= PROBLEM DETAILS =
An exact copy of the entries is required, with every image omitted.

Collected data entries:

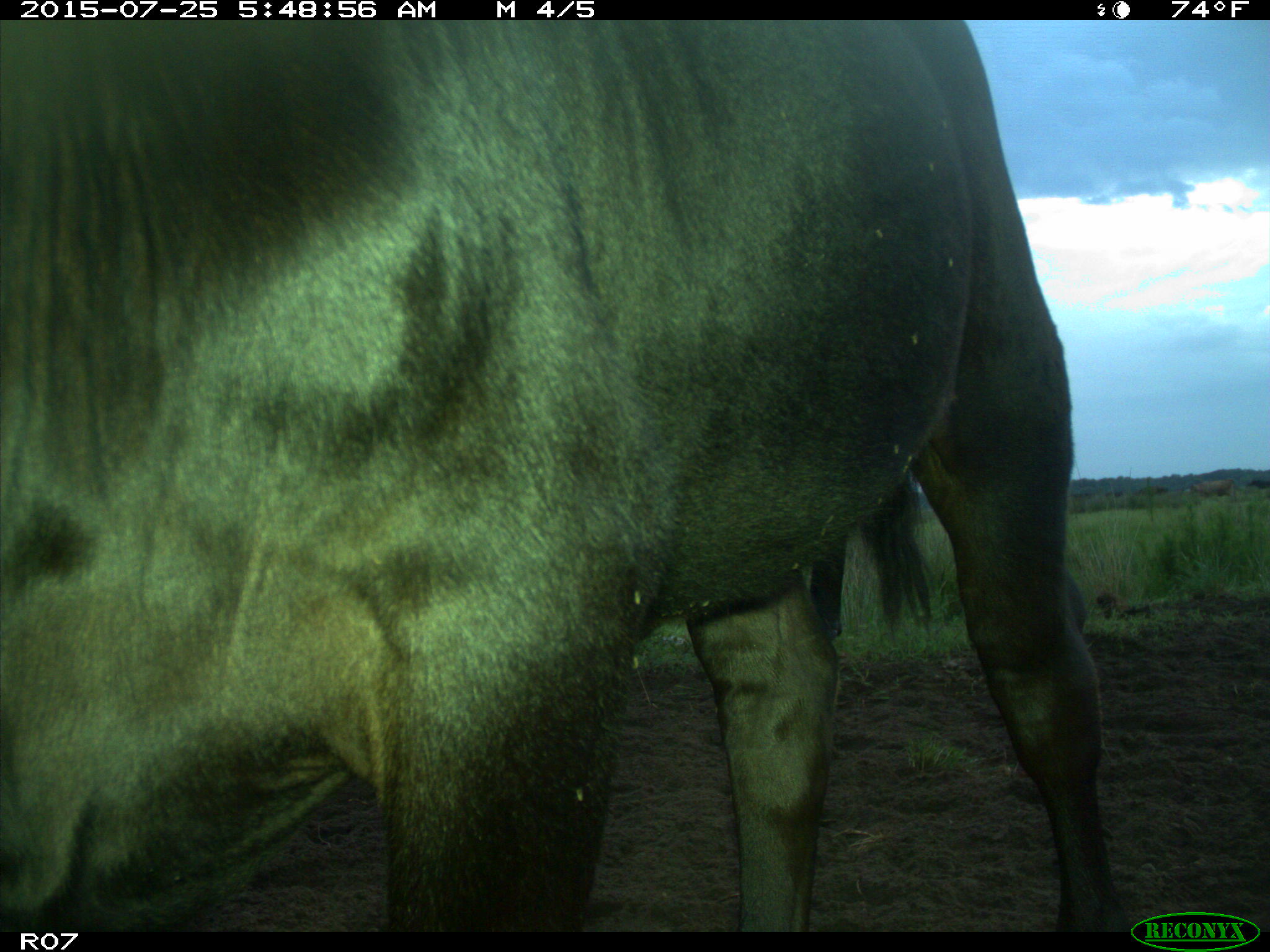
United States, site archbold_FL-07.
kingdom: Animalia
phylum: Chordata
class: Mammalia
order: Artiodactyla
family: Bovidae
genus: Bos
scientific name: Bos taurus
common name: domestic cow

= SOLUTION TO THIS PROBLEM =
United States, site archbold_FL-07.
kingdom: Animalia
phylum: Chordata
class: Mammalia
order: Artiodactyla
family: Bovidae
genus: Bos
scientific name: Bos taurus
common name: domestic cow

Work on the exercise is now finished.